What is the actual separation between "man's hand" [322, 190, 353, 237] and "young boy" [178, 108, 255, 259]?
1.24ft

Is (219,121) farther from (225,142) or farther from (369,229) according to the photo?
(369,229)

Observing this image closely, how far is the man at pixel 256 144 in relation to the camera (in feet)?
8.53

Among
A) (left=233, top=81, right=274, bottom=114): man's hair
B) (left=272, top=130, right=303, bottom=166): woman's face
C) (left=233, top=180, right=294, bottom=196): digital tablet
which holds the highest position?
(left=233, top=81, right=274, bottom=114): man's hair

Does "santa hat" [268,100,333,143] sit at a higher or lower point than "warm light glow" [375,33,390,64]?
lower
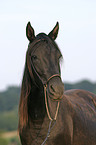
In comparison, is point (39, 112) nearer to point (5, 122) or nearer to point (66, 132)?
point (66, 132)

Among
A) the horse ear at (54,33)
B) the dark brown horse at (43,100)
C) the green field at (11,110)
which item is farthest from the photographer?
the green field at (11,110)

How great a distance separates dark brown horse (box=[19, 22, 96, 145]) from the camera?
4.10 meters

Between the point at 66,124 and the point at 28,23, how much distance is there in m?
1.77

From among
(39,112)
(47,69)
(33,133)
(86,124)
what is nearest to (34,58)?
(47,69)

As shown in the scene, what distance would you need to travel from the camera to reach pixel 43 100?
173 inches

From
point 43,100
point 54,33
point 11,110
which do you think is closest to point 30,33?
point 54,33

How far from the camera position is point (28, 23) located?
442 cm

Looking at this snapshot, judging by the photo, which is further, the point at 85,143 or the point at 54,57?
the point at 85,143

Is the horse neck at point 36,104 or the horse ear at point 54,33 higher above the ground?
the horse ear at point 54,33

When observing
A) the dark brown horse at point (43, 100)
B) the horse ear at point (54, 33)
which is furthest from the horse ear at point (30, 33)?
the horse ear at point (54, 33)

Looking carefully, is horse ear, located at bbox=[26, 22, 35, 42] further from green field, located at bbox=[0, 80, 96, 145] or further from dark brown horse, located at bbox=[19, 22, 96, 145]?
green field, located at bbox=[0, 80, 96, 145]

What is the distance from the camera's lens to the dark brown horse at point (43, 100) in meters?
4.10

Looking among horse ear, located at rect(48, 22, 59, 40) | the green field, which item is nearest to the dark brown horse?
horse ear, located at rect(48, 22, 59, 40)

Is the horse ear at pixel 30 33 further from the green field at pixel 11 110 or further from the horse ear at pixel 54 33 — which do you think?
the green field at pixel 11 110
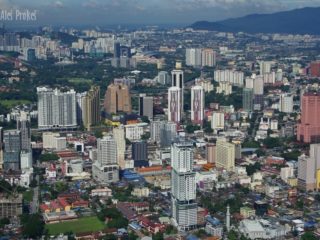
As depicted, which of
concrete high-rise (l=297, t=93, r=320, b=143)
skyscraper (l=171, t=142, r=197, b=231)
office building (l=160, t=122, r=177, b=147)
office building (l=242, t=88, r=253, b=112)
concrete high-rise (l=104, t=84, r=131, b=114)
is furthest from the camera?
office building (l=242, t=88, r=253, b=112)

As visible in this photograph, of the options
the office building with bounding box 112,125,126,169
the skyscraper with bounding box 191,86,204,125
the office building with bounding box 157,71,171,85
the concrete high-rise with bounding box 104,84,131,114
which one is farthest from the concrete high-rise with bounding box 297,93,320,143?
the office building with bounding box 157,71,171,85

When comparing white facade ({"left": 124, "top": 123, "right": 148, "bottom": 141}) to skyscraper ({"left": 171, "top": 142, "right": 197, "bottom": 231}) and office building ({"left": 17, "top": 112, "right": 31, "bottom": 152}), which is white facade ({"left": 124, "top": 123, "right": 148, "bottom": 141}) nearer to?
office building ({"left": 17, "top": 112, "right": 31, "bottom": 152})

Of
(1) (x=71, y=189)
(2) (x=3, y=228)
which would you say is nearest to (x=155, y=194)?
(1) (x=71, y=189)

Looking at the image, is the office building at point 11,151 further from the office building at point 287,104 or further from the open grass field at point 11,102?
the office building at point 287,104

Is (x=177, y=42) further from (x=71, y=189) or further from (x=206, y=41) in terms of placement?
(x=71, y=189)

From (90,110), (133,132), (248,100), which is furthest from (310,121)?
(90,110)

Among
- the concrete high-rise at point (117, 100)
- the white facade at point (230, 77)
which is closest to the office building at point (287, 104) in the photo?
the concrete high-rise at point (117, 100)

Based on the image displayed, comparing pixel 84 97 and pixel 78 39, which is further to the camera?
pixel 78 39
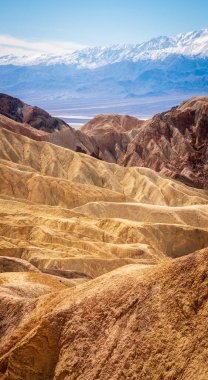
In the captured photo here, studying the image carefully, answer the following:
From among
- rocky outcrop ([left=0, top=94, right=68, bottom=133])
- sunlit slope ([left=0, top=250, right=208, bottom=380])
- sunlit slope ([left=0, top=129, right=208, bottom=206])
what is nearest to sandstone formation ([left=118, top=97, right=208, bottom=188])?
sunlit slope ([left=0, top=129, right=208, bottom=206])

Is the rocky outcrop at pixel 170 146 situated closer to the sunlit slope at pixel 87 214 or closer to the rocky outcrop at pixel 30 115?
the rocky outcrop at pixel 30 115

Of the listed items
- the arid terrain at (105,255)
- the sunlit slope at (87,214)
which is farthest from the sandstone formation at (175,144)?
the sunlit slope at (87,214)

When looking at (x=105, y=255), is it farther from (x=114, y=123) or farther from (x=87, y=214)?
(x=114, y=123)

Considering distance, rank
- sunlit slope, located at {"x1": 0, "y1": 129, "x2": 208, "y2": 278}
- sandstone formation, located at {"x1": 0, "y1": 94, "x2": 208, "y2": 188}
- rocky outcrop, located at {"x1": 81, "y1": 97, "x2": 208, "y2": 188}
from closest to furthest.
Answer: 1. sunlit slope, located at {"x1": 0, "y1": 129, "x2": 208, "y2": 278}
2. rocky outcrop, located at {"x1": 81, "y1": 97, "x2": 208, "y2": 188}
3. sandstone formation, located at {"x1": 0, "y1": 94, "x2": 208, "y2": 188}

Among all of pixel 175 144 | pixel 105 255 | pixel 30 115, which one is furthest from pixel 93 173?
pixel 30 115

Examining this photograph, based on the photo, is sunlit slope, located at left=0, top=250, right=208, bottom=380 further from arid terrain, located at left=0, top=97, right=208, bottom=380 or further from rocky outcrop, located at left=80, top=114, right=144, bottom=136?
rocky outcrop, located at left=80, top=114, right=144, bottom=136

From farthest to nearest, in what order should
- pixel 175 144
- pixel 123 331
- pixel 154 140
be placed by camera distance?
pixel 154 140 < pixel 175 144 < pixel 123 331

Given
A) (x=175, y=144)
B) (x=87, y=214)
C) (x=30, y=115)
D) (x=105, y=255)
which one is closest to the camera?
(x=105, y=255)

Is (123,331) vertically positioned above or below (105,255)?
above

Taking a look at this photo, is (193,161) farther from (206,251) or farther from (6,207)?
(206,251)

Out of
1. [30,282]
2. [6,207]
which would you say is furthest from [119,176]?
[30,282]
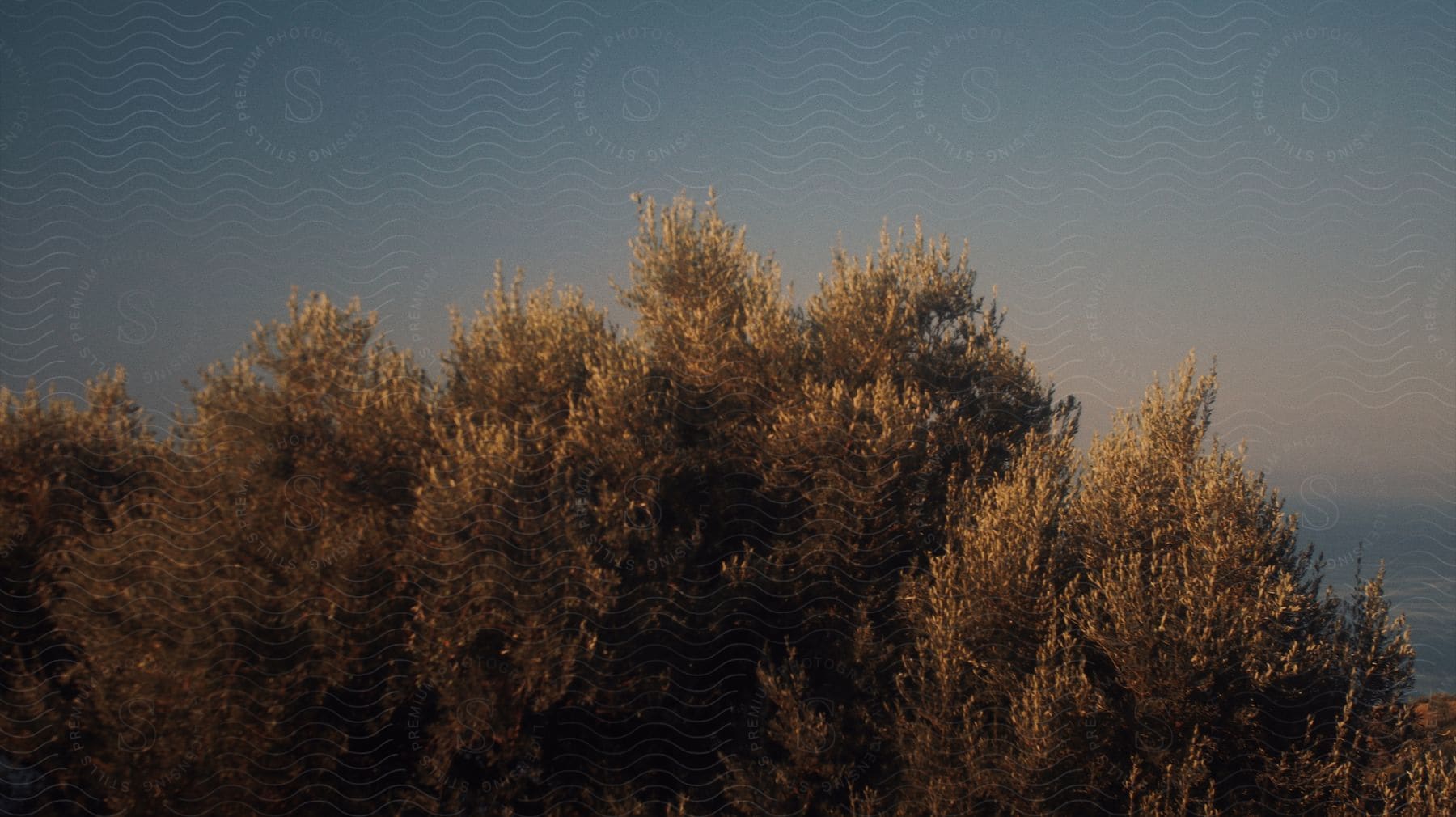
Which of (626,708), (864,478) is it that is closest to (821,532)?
(864,478)

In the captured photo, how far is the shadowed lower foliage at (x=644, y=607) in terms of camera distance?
1217 cm

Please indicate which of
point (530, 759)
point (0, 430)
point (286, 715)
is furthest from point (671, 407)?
point (0, 430)

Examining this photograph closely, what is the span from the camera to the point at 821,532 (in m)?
15.2

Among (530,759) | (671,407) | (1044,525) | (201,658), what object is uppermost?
(671,407)

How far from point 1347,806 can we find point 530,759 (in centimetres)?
1127

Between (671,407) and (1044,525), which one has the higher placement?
(671,407)

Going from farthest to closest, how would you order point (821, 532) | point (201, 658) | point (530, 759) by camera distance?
point (821, 532)
point (530, 759)
point (201, 658)

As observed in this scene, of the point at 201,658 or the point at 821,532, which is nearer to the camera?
the point at 201,658

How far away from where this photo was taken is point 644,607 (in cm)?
1334

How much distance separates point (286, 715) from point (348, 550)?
221 cm

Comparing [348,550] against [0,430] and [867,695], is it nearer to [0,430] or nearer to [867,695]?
[0,430]

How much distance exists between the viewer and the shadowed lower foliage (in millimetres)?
12172

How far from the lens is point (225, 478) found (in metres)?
12.9

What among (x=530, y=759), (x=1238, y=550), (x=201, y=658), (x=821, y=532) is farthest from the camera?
(x=821, y=532)
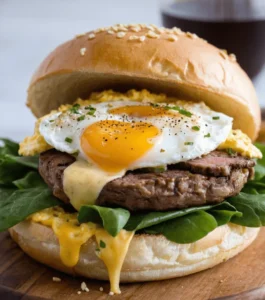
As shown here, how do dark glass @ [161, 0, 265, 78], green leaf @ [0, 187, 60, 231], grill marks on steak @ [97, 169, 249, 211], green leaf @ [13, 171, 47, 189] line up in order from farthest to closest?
dark glass @ [161, 0, 265, 78]
green leaf @ [13, 171, 47, 189]
green leaf @ [0, 187, 60, 231]
grill marks on steak @ [97, 169, 249, 211]

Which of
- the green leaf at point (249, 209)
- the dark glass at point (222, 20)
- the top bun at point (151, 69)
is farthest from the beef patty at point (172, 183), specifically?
the dark glass at point (222, 20)

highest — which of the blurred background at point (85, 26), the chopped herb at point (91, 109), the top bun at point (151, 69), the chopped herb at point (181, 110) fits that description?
the top bun at point (151, 69)

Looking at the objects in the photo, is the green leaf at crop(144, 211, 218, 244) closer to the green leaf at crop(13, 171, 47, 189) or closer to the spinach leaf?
the spinach leaf

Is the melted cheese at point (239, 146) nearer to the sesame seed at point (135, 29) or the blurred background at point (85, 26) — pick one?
the sesame seed at point (135, 29)

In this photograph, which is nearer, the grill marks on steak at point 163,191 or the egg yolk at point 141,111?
the grill marks on steak at point 163,191

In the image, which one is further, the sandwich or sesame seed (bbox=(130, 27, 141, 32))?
sesame seed (bbox=(130, 27, 141, 32))

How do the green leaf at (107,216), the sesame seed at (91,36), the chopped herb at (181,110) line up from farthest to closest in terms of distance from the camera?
the sesame seed at (91,36) → the chopped herb at (181,110) → the green leaf at (107,216)

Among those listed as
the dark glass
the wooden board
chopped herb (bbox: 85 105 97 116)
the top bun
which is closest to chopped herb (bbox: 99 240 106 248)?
the wooden board

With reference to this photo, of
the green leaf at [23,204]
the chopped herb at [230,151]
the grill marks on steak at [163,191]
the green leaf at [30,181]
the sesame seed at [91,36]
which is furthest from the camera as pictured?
the sesame seed at [91,36]
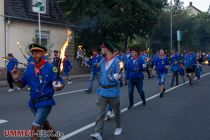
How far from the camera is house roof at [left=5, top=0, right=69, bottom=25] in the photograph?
84.7ft

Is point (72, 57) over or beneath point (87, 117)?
over

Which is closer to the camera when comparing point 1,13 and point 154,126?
point 154,126

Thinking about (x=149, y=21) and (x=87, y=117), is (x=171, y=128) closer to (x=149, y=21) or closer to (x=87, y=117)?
(x=87, y=117)

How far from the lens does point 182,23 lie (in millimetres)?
54688

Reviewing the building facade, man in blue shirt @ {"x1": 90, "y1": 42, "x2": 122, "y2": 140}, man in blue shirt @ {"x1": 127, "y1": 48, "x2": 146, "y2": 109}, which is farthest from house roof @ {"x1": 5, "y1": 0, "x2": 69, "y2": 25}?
man in blue shirt @ {"x1": 90, "y1": 42, "x2": 122, "y2": 140}

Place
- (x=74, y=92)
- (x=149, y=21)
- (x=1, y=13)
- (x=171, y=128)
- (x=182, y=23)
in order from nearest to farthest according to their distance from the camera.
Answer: (x=171, y=128), (x=74, y=92), (x=1, y=13), (x=149, y=21), (x=182, y=23)

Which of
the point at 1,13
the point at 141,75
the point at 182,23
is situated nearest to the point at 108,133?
the point at 141,75

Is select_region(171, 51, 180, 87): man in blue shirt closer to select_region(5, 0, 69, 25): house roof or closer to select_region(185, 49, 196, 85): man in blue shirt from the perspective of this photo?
select_region(185, 49, 196, 85): man in blue shirt

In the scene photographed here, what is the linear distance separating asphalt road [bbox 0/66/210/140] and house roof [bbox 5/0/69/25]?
37.7 ft

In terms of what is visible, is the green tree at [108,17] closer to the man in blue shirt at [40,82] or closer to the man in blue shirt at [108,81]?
the man in blue shirt at [108,81]

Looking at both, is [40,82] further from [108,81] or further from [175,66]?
[175,66]

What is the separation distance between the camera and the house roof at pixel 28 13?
84.7 feet

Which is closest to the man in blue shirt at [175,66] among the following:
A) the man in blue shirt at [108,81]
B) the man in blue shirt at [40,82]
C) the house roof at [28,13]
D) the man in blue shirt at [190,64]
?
the man in blue shirt at [190,64]

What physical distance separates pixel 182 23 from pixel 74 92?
40.1 metres
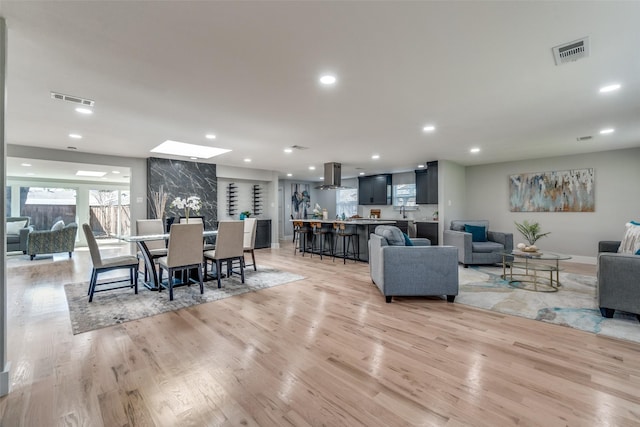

**TASK GOAL:** How many lines in the listing above contain the word "concrete"? Reply with the number alone.

**ANSWER TO THIS PROBLEM:** 6